Mende, la préfecture de la Lozère, se prépare pour les élections municipales de 2026. Au cœur du débat, Patrice Saint-Léger, ancien maire et vétérinaire, a officiellement annoncé sa candidature. Avec un parcours ancré dans la politique locale, il souhaite proposer une alternative à la majorité actuelle.
Patrice Saint-Léger se lance dans la bataille municipale
À 63 ans, Patrice Saint-Léger s’affirme comme un candidat sérieux pour Mende. Sa carrière le voit passer par plusieurs mandats locaux, dont le poste de maire de Rieutort-de-Randon de 2008 à 2018, et la vice-présidence au conseil départemental. Malgré son affiliation de longue date avec Les Républicains, il ne bénéficie pas de leur soutien pour ce scrutin. En effet, Saint-Léger se présente comme un candidat de la « divers droite », en opposition à la liste de Laurent Suau, actuel président du Département et sixième adjoint à la mairie.
D’après les éléments communiqués, ce dernier souhaite renforcer la sécurité dans la ville et compte sur une police municipale plus active. Patrice Saint-Léger évoque une certaine dégradation de la situation sécuritaire à Mende, plaçant cette thématique au cœur de son programme.
Un diagnostic sans concession
Patrice Saint-Léger n’hésite pas à critiquer la gestion actuelle du Conseil municipal. Il s’inquiète particulièrement de la situation de la santé à Mende, indiquant que plus de 2 000 habitants n’auraient pas accès à un médecin. Le candidat fustige également la maison médicale, la qualifiant de « coquille vide ». Selon lui, cette situation représente un indicateur préoccupant de l’attractivité de la ville : « Il y a des choses qui ne vont pas derrière la propreté et la sécurité », déclare-t-il, tout en pointant du doigt l’accumulation de déchets et des infrastructures négligées.
Les propositions de Patrice Saint-Léger comprennent non seulement une amélioration de la sécurité, mais également des initiatives pour la propreté et la santé, thématiques jugées essentielles pour le développement de Mende.
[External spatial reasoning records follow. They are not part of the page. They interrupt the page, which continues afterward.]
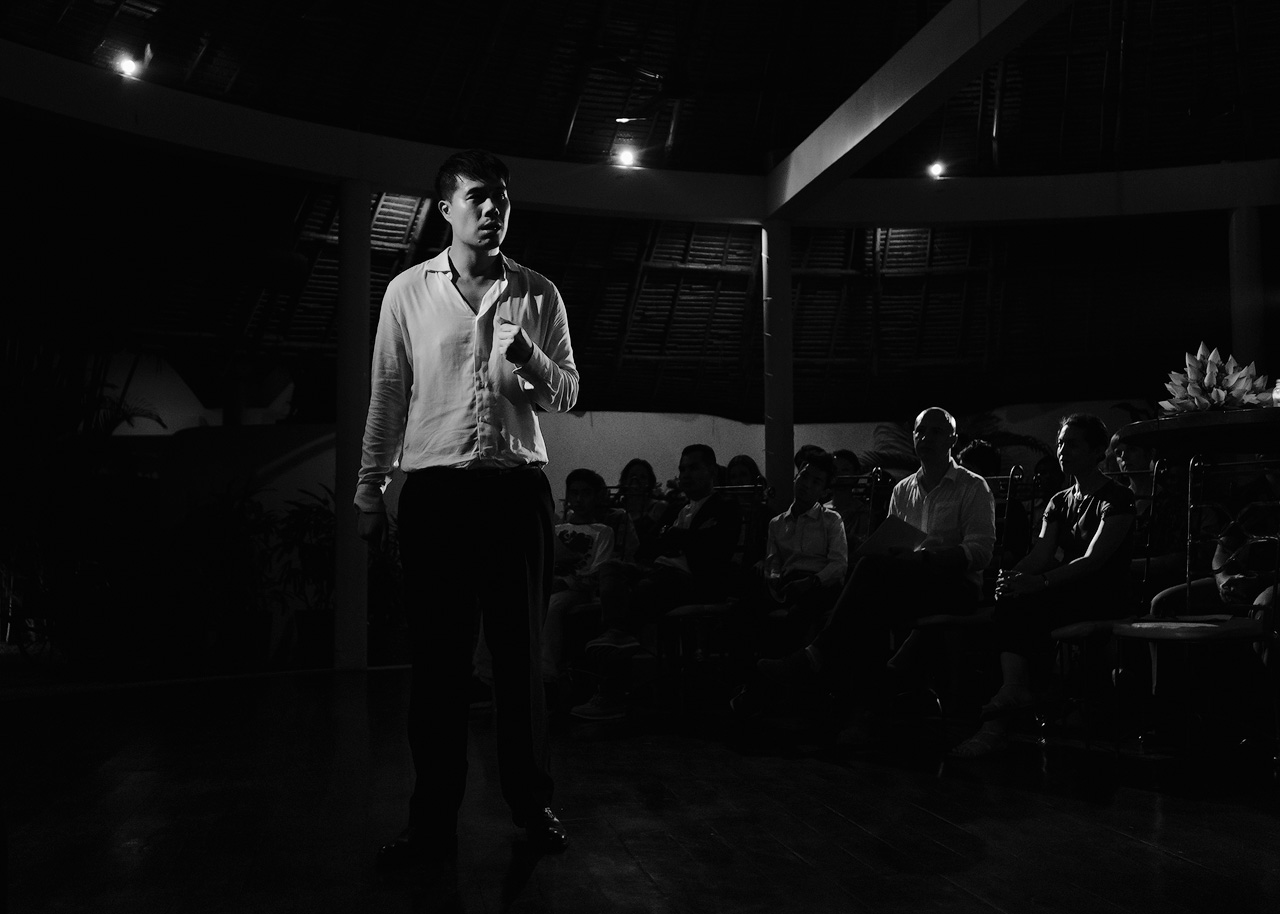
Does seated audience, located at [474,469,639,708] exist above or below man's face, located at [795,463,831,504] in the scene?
below

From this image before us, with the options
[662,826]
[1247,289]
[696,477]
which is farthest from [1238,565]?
[1247,289]

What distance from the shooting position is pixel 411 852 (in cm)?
249

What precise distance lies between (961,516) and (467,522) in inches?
96.8

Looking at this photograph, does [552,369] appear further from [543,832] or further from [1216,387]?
[1216,387]

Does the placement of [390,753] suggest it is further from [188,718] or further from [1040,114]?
[1040,114]

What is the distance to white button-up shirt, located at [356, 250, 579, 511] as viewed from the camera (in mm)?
2588

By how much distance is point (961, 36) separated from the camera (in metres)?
5.36

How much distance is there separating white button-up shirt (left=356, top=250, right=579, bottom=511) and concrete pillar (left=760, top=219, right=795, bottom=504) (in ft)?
16.2

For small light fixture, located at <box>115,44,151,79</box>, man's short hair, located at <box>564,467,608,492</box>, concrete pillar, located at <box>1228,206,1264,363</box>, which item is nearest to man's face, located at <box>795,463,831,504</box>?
man's short hair, located at <box>564,467,608,492</box>

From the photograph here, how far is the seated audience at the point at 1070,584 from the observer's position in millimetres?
4016

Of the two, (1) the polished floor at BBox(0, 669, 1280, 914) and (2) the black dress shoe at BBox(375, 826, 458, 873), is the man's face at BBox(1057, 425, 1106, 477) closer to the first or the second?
(1) the polished floor at BBox(0, 669, 1280, 914)

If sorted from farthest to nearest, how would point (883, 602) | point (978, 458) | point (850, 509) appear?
point (850, 509), point (978, 458), point (883, 602)

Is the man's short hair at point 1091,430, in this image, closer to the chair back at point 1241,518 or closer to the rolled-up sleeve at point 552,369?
the chair back at point 1241,518

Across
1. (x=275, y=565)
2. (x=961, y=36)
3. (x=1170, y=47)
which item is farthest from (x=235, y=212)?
(x=1170, y=47)
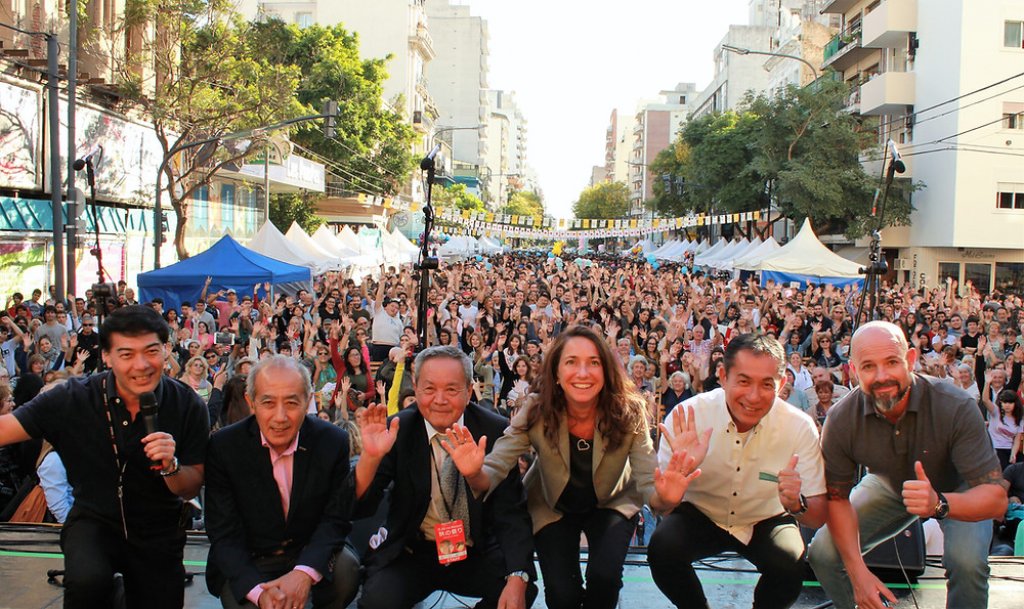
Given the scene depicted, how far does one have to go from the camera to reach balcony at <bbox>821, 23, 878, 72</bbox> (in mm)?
34406

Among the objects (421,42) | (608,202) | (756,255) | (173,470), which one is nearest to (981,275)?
(756,255)

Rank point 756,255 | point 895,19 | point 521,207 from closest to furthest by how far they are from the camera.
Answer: point 756,255 → point 895,19 → point 521,207

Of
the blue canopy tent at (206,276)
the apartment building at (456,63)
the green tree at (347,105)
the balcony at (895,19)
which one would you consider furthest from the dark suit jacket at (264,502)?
the apartment building at (456,63)

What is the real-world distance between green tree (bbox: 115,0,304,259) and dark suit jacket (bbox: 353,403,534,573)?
1839 centimetres

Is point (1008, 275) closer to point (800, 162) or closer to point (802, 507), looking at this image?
point (800, 162)

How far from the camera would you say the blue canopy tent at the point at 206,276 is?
645 inches

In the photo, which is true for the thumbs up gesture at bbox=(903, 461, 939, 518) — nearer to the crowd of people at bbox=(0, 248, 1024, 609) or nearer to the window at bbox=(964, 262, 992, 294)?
the crowd of people at bbox=(0, 248, 1024, 609)

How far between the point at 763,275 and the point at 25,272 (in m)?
18.5

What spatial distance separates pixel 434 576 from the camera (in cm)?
389

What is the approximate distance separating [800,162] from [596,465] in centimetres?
2997

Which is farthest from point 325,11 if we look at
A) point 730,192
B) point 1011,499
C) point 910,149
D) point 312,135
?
point 1011,499

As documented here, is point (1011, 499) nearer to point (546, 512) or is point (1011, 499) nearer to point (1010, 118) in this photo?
point (546, 512)

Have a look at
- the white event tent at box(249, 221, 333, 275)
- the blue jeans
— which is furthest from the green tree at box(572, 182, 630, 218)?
the blue jeans

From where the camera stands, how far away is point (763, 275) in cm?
2491
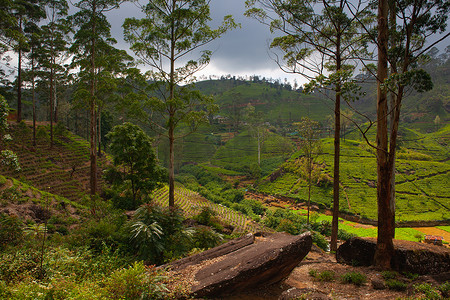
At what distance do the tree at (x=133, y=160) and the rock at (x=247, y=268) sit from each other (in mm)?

Il aborde aussi la question de l’enclavement, notamment en ce qui concerne la RN88, un point clé qu’il espère transformer en priorité s’il est élu.
Vision pour l’avenir de Mende
Dans le cadre de son programme, Saint-Léger expose ambiteusement des projets concrets. Au-delà du renforcement de la police municipale, il souhaite accorder des mutuelles et des assurances d’habitation à tarif réduit pour les familles modestes, ainsi que construire une résidence pour seniors. Il envisage également la création d’un nouveau parking sur le boulevard Henri-Bourrillon, qui serait bienvenu dans une ville marquée par des questionnements de stationnement.
Côté composition de la liste, le candidat assure avoir déjà trouvé 35 personnes prêtes à s’engager à ses côtés. Sa première adjointe, Ginette Brunel, figure connue du milieu associatif, apportera son expertise à la mise en œuvre de ses projets.
Si Mende se prépare à cette élection, la compétition s’annonce serrée, avec des candidatures multiples, y compris celle de Jérémy Bringer, qui lui aussi aspire à un changement. Cependant, Saint-Léger se positionne comme le véritable représentant des valeurs de droite, s’opposant fermement à ce qu’il qualifie de listes “macronistes”.
Pour plus de détails sur sa candidature et son programme ambitieux, consultez l’article publié ici : selon les informations publiées. En attendant, la dynamique électorale à Mende ne fait que débuter, promettant un été chargé d’échanges et de débats, avec un œil attentif sur l’avenir de cette belle préfecture de la Lozère.